Réforme du lycée : les annonces de Blanquer

Le ministre a reçu notre organisation mardi 13 février pour l’informer d’une partie de ses arbitrages sur la réforme du lycée avant de la présenter en conseil des ministres puis à la presse le 14 février.

Lire la publication ICI (si le doc ne s’ouvre pas regardez dans les téléchargements)

En préalable, le ministre n’a annoncé que les grandes lignes. Un temps de « concertation » sur la mise en œuvre technique aura lieu en mars-avril. De nombreuses questions demeurent donc sans réponse.

Présentation de la réforme

L’organisation de l’année.

Les années demeureront découpées en trimestre (sauf décision des établissements de découper en semestre, comme cela est déjà possible), sans modification des disciplines des élèves en cours d’année.

La seconde générale et technologique.

Pour la rentrée 2018, aucun changement si ce n’est, comme annoncé lors de l’audience précédente, le ciblage de l’AP sur l’orientation et la maitrise écrite et orale du français, un test de positionnement en début d’année scolaire en français et en maths, 54 h annuelles d’aide à l’orientation vers la 1ère. Pour la rentrée 2019, a priori, peu de changements mais sans doute une réflexion sur les enseignements d’exploration.

La voie générale.
  •   Un tronc commun pour l’ensemble des élèves en 1ère et en terminale (que le ministre envisage de renommer classe de maturité). En 1ère, 16 h : Français 4 h, Histoire-Géographie 3 h et EMC ½ h, LV1 et LV2 4 h 30, EPS 2h, Humanités numériques et scientifiques 2 h. Ce dernier enseignement serait dédié à la culture scientifique et numérique (codage notamment) et assuré par un·e ou deux enseignant·es de disciplines scientifiques. En Terminale, 15 h 30 : Français 4 h, Histoire-Géographie 3 h et EMC ½ h, LV1 et LV2 4 h, EPS 2 h, Humanités numériques et scientifiques 2 h.

------------------------------------------------

• Objectif: Reprenez le texte sur la réforme du lycée après sa dernière phrase et poursuivez-en la rédaction.

• Données:
------------------------------------------------

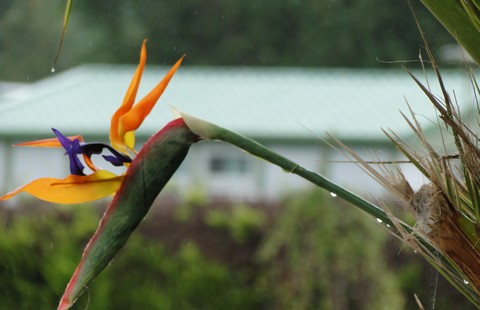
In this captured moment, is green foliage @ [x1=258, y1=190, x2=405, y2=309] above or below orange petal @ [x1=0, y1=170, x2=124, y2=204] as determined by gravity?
below

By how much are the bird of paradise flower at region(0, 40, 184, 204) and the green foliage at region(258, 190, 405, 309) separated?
5.05 m

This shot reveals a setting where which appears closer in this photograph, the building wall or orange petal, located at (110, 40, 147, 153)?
orange petal, located at (110, 40, 147, 153)

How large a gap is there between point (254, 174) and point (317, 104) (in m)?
2.35

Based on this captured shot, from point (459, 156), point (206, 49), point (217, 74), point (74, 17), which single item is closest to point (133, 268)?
point (459, 156)

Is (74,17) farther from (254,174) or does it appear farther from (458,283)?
(458,283)

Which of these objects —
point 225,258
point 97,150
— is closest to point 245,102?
point 225,258

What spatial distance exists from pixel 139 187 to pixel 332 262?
5175 mm

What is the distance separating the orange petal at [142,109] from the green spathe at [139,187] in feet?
0.07

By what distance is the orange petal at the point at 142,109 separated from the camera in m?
0.86

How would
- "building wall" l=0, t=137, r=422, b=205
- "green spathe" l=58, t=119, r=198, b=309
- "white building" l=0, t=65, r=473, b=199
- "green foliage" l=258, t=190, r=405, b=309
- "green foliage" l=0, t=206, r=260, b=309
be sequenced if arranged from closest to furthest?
1. "green spathe" l=58, t=119, r=198, b=309
2. "green foliage" l=258, t=190, r=405, b=309
3. "green foliage" l=0, t=206, r=260, b=309
4. "white building" l=0, t=65, r=473, b=199
5. "building wall" l=0, t=137, r=422, b=205

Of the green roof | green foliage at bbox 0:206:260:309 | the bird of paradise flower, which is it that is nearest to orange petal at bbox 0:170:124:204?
the bird of paradise flower

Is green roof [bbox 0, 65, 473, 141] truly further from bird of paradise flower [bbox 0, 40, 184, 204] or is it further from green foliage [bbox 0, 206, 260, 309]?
bird of paradise flower [bbox 0, 40, 184, 204]

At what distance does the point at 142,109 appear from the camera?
868 mm

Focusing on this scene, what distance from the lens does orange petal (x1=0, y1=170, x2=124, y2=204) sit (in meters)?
0.88
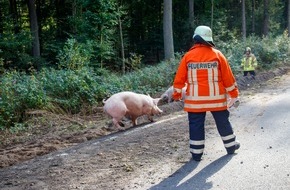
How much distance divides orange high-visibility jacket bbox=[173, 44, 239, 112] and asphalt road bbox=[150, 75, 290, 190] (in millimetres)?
861

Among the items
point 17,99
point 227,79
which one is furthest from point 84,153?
point 17,99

------------------------------------------------

• Résultat ci-dessous:
  • Des enseignements de spécialité : Mathématiques, Sciences physiques-chimie, Écologie agronomie et territoires, SES, Histoire-géographie, géopolitique et sciences politiques, Humanités littérature et philosophie, langues et littératures étrangères, Arts, Sciences de l’ingénieur, numérique et sciences informatiques. Les sciences de l’ingénieur seraient également intégrées aux STI2D (voir plus loin sur la voie technologique) avec un horaire spécial. Les élèves devraient choisir 3 spécialités en 1ère, avec 3 fois 4 h. Ils et elles n’en conserveraient que 2 sur les 3 en terminale, pour deux fois 6 h.Rien n’est dit dans le dossier de presse, mais, d’après les propos de Blanquer, le choix des spécialités en fin de seconde dépendra de l’avis du/de la proviseur·e après consultation du conseil de classe. Les changements de spécialités entre 1ère et terminale seraient possibles (à la marge selon les propos du ministre lors de l’audience). Pour le moment, les modalités d’association des doublettes (et triplettes en 1ère) de spécialités ne sont pas officielles. D’après les propos de Blanquer, les doublettes possibles seraient fixées nationalement. Chaque lycée pourrait proposer une doublette spécifique, 2 pour les lycées les plus défavorisés.

 

  • Enseignement(s) optionnel(s) de 3 h : Un seul possible en 1ère, parmi langues et cultures de l’antiquité, EPS, LV3, arts. Plus une deuxième option possible en terminale parmi 3 options uniquement offertes en terminale, en complément des 2 spécialités : Maths expert, maths compléments (pour celles et ceux qui prennent Physique-chimie/SVT par exemple), droits et grand enjeux du monde contemporain.

 

  • L’orientation, 1,5h hebdomadaire.
Le baccalauréat
  • 60% d’épreuves nationales. Oral et écrit de l’épreuve anticipée de français en fin de 1ère. Ces deux épreuves vont être prochainement refondées (Le ministre en audience évoque un oral préparé avec moins de textes pour éviter le bachotage, un écrit basé sur le résumé-discussion, mais sans décision officielle). 2 écrits au printemps sur les deux enseignements de spécialité. L’épreuve écrite de philosophie fin juin.L’oral fin juin également : 10 minutes de présentation individuelle sur le projet de l’élève (projet basé sur l’une des spécialités ou les deux, préparé en groupe en 1ère et individuellement en terminale), 10 minutes d’échanges avec le jury de 3 personnes. Ce projet « permettant d’évaluer la capacité de l’élève à analyser en mobilisant les connaissances acquises au cours de sa scolarité, notamment scientifiques et historiques ».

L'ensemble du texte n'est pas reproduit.